L'Offerta di Unicredit ai soci di Bpm era stata «comunicata ma non concordata con il governo». Il commento del ministro dell'Economia, Giancarlo Giorgetti, sulla mossa di Unicredit sul Banco Bpm assume toni gelidi. A margine di una audizione a Palazzo San Macuto, il malumore non viene certo stemperato o nascosto. «Esiste il golden power, il governo farà le sue valutazioni quando Unicredit presenterà la sua proposta per le autorizzazioni del caso». Poi, facendo riferimento all'investimento della banca di Piazza Gae Aulenti nel capitale di Commerzbank il ministro osserva che «come dice von Clausewitz il modo più sicuro per perdere la guerra è impegnarsi su due fronti, poi chissà che magari questa volta questa regola non sarà vera».
Di certo dalle parti di Via XX Settembre e di Palazzo Chigi circola malumore non solo per l'operazione, ma per le modalità di rilascio delle informazioni rispetto a un progetto che se approvato farebbe nascere il terzo istituto di credito europeo per capitalizzazione di mercato e il primo della zona euro.
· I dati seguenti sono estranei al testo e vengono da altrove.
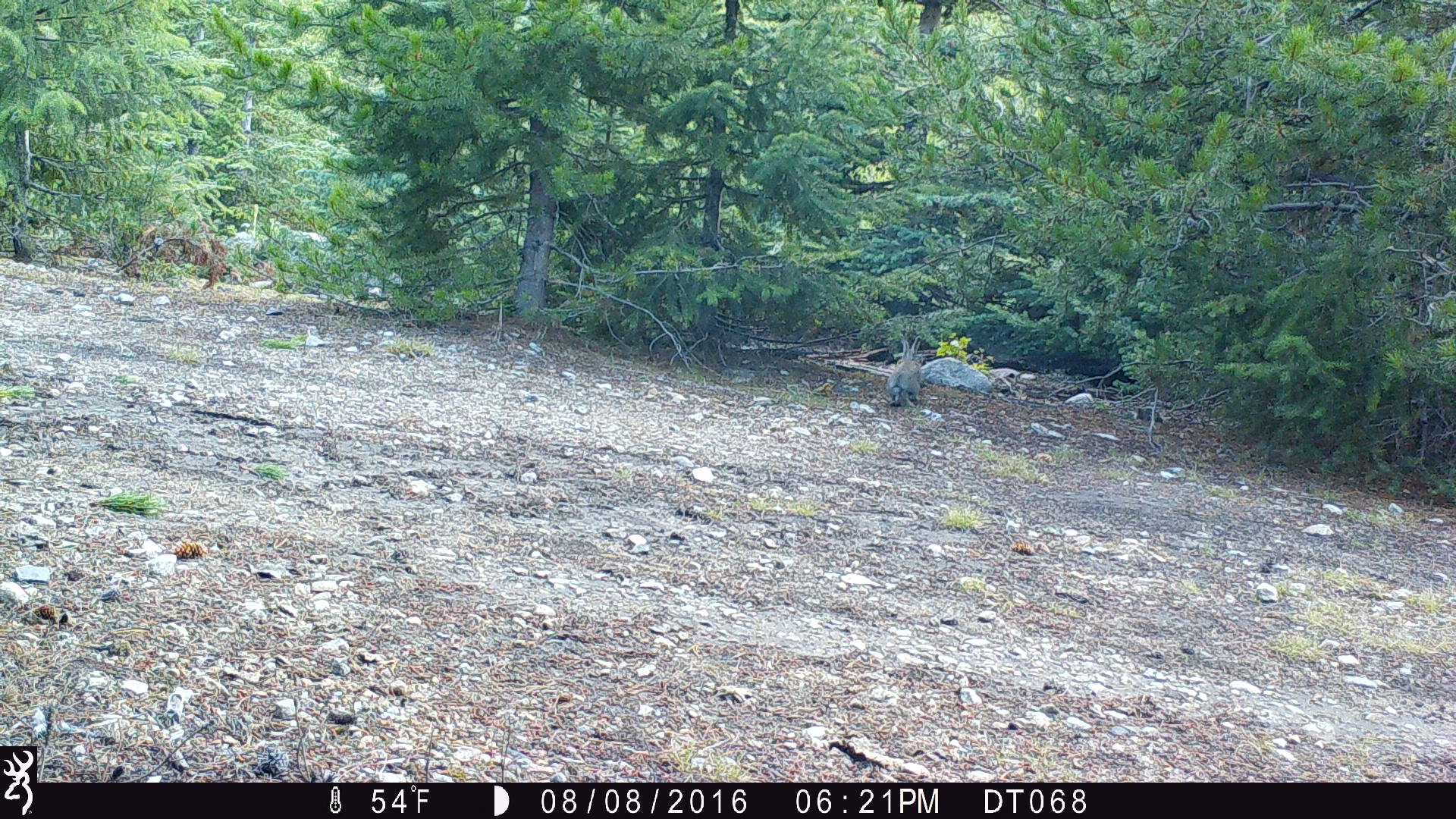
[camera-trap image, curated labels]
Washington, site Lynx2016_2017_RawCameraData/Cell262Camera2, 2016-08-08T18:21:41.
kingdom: Animalia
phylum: Chordata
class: Mammalia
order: Lagomorpha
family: Leporidae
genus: Lepus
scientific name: Lepus americanus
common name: snowshoe hare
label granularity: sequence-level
Tanto che anche da parte della Presidenza del Consiglio si fa notare che il lancio da parte di Unicredit dell'offerta pubblica di scambio volontaria su Banco Bpm è stata comunicata soltanto a ridosso della delibera del cda di Unicredit e il governo ne ha potuto soltanto prendere atto. Inoltre, secondo l'esecutivo, non è chiara la finalità dell'operazione vista anche la concomitanza con l'interesse dell'istituto italiano verso la tedesca Commerzbank. L'ipotesi del Golden Power, insomma, esiste e verrà approfondita «come sempre accaduto in passato per casi simili, con un attento esame da parte degli uffici competenti».
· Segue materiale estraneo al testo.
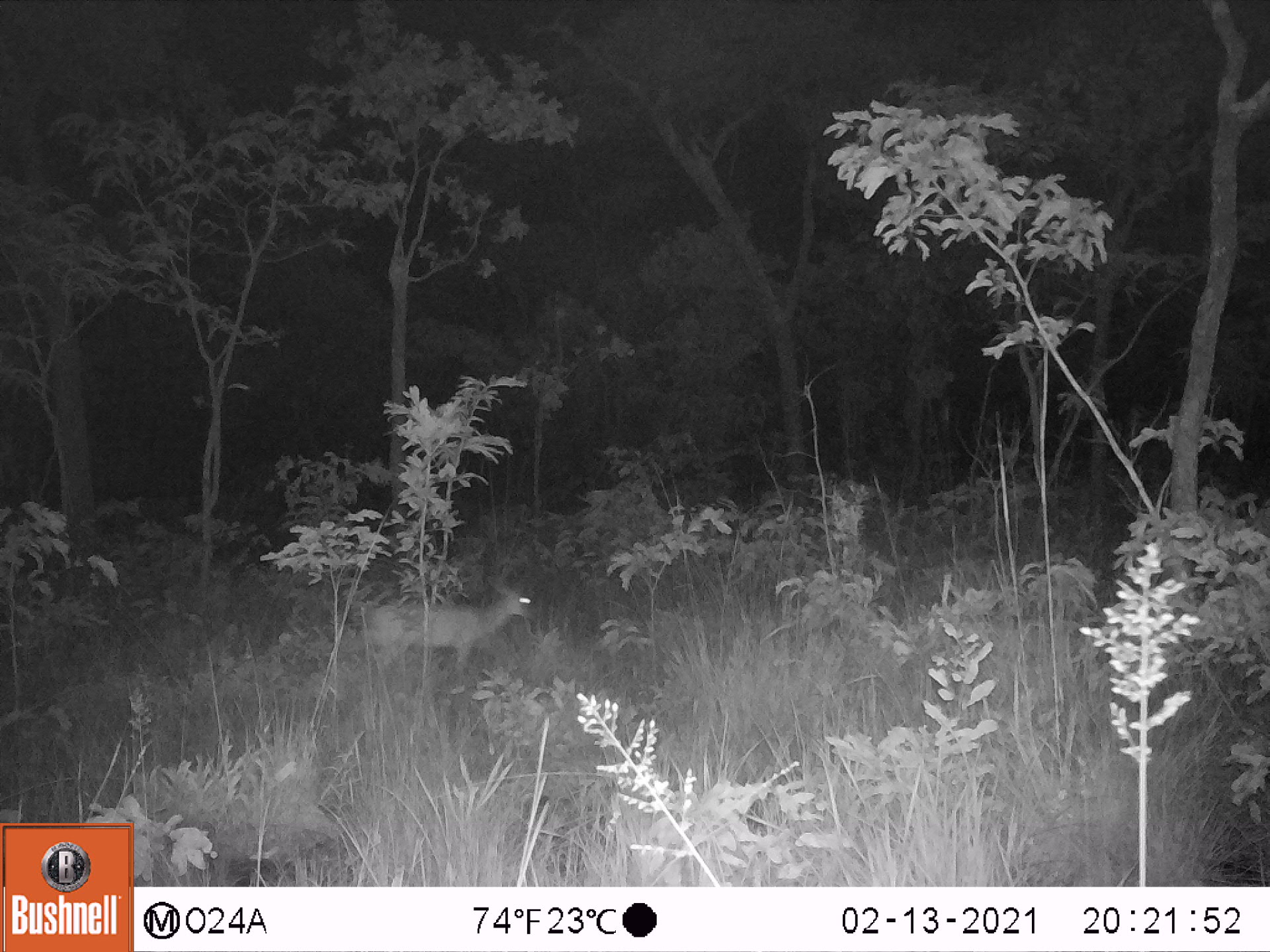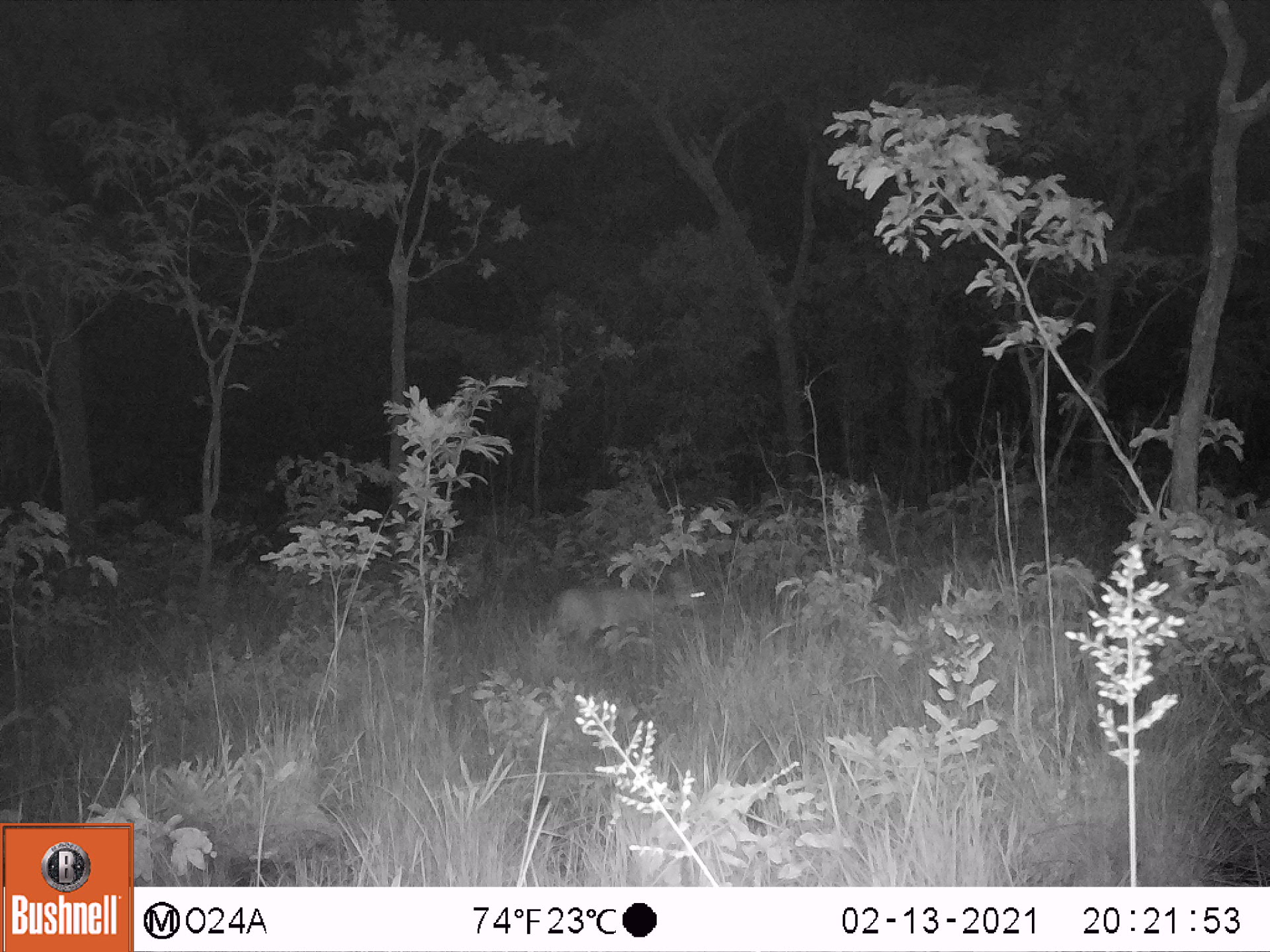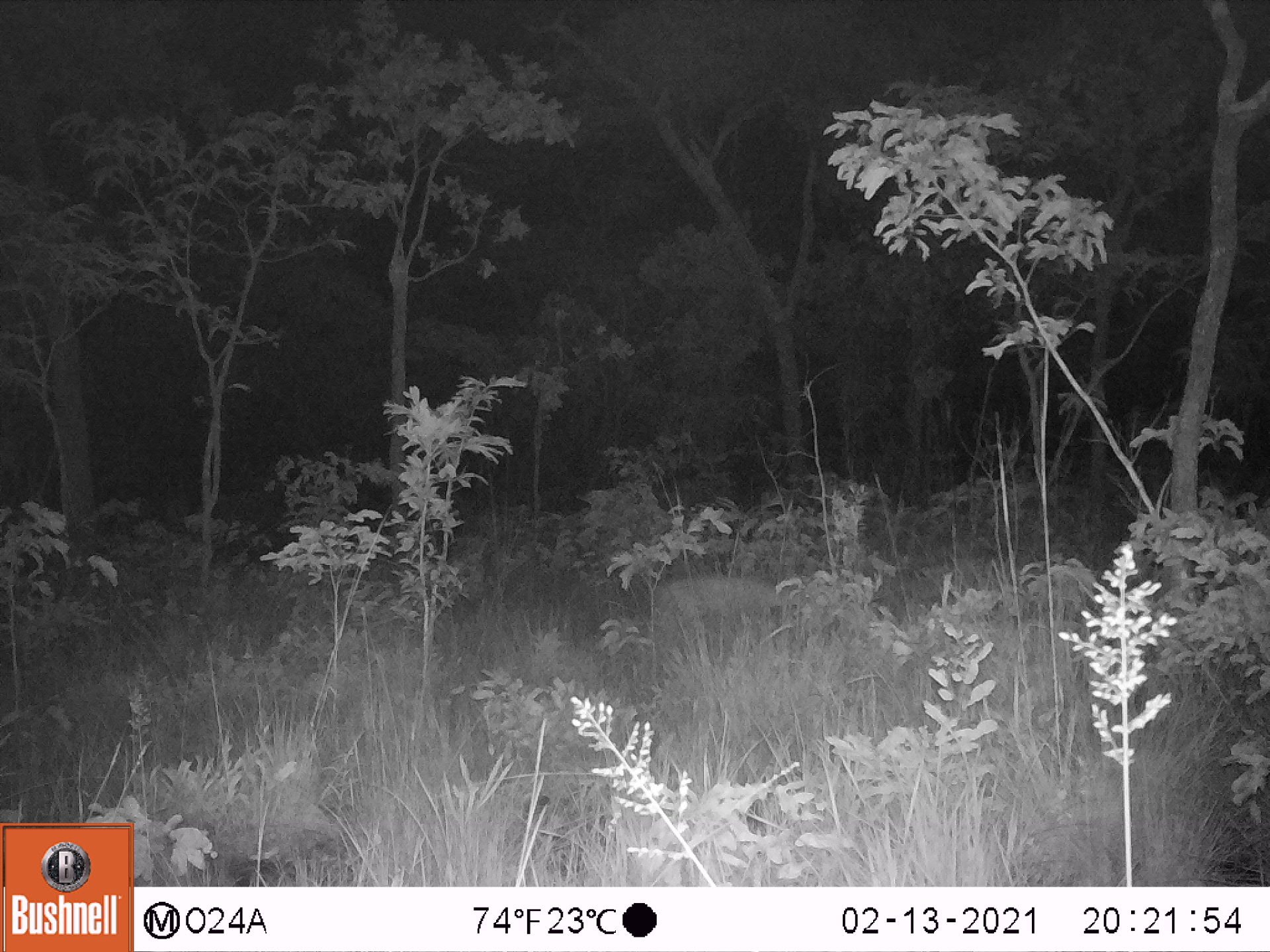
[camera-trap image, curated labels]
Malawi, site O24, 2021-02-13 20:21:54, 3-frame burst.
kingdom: Animalia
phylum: Chordata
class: Mammalia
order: Artiodactyla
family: Bovidae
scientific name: Antilopinae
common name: small antelope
Small antelope (Antilopinae), count 1.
Se Giorgetti non nasconde il proprio disappunto, Matteo Salvini parla ancora più chiaro. «A me le concentrazioni e i monopoli - dice il ministro delle Infrastrutture - non piacciono mai, ero rimasto al fatto che Unicredit volesse crescere in Germania. Non so perché abbia cambiato idea. Unicredit ormai di italiano ha poco e niente: è una banca straniera, a me sta a cuore che realtà come Bpm e Mps che stanno collaborando, soggetti italiani che potrebbero creare il terzo polo italiano, non vengano messe in difficoltà». E ancora: «L'interrogativo mio e dei tanti risparmiatori è: ma la Banca d'Italia c'è? Vigila come dovrebbe? Non vorrei che si volesse fermare l'accordo Bpm-Mps per fare un favore ad altri».
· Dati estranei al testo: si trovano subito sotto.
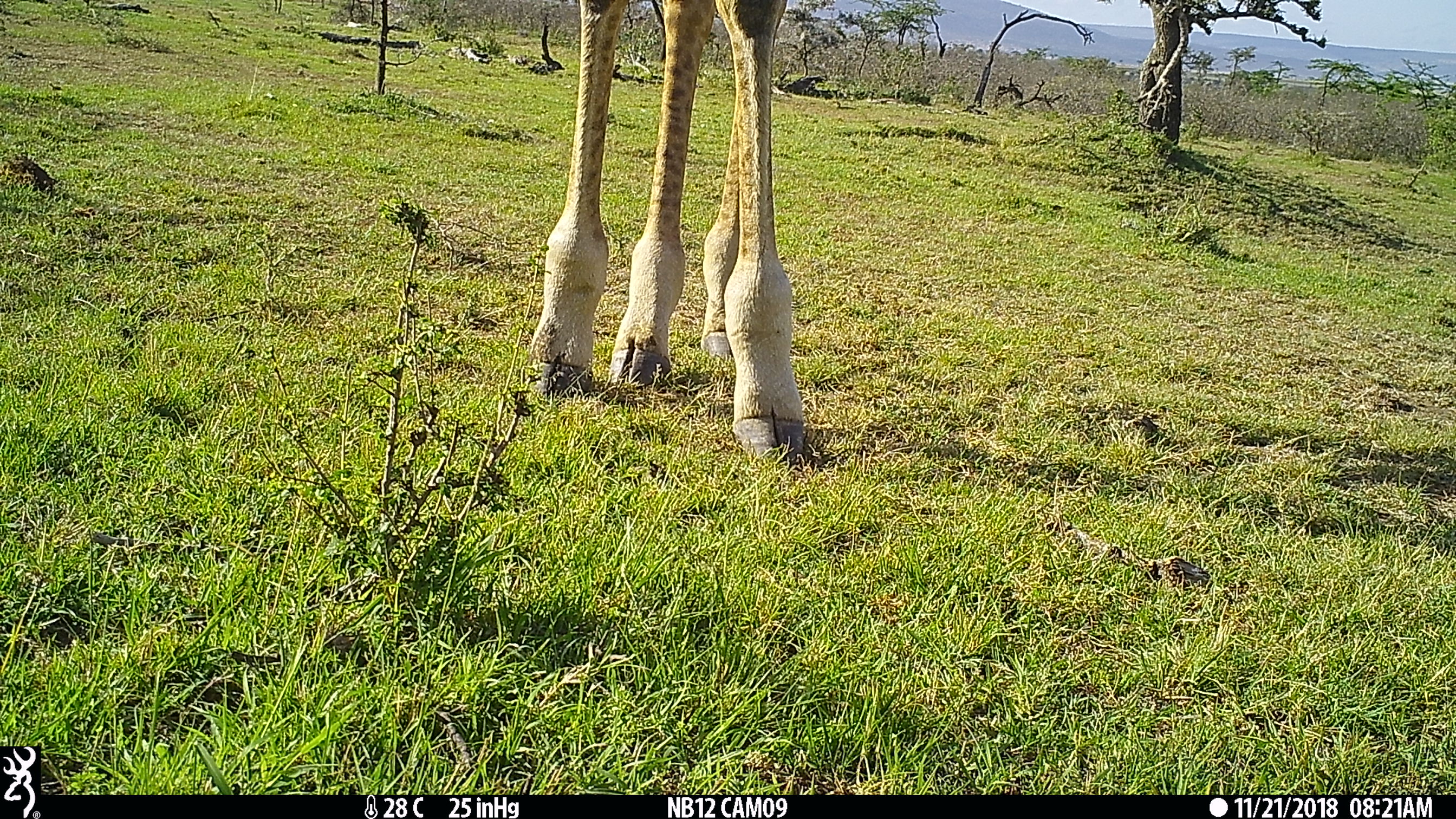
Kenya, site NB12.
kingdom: Animalia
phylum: Chordata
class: Mammalia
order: Artiodactyla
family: Giraffidae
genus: Giraffa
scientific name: Giraffa camelopardalis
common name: northern giraffe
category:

Se le perplessità sono diffuse, le posizioni ufficiali si attestano sulle frequenze della prudenza. Fratelli d'Italia, ad esempio, con Marco Osnato, presidente della Commissione Finanze della Camera stempera la polemica sulle autorità di regolamentazione. «Io credo sia giusto che la politica osservi e dica anche un'opinione, poi è chiaro che il mercato ha le sue dinamiche e, soprattutto, una banca sistemica come Unicredit ha anche un affaccio sulla regolamentazione europea della Bce». «Io auspico che, invece di un bipolarismo, in Italia si crei un multipolarismo bancario dove crescano sempre di più gli istituti di credito che possono affrontare le grandi sfide di mercato» conclude. «Non sta alla politica dirigere il mercato privato e le realtà private».
Umori non dissimili si respirano dentro Forza Italia, anche se gli azzurri non nascondono la consapevolezza che l'operazione, oltre a rappresentare una entrata a gamba tesa, scompagina i piani di una operazione dal valore strategico come quella tra Mps e Bpm. Si guarda ora alla reazione del mercato e in particolare alle mosse di Intesa Sanpaolo. Ma la raccomandazione è quella di tenere i toni bassi. «La concorrenza non è responsabilità della Banca d'Italia.
Può esprimere un parere, ma la decisione finale spetta al Meccanismo di Vigilanza Unico» commenta il capogruppo al Parlamento europeo, Fulvio Martusciello. «Il processo è fortemente regolato e non ci sono molti margini discrezionali. Evitiamo di turbare i mercati e di intaccare la fiducia in un'istituzione così rilevante».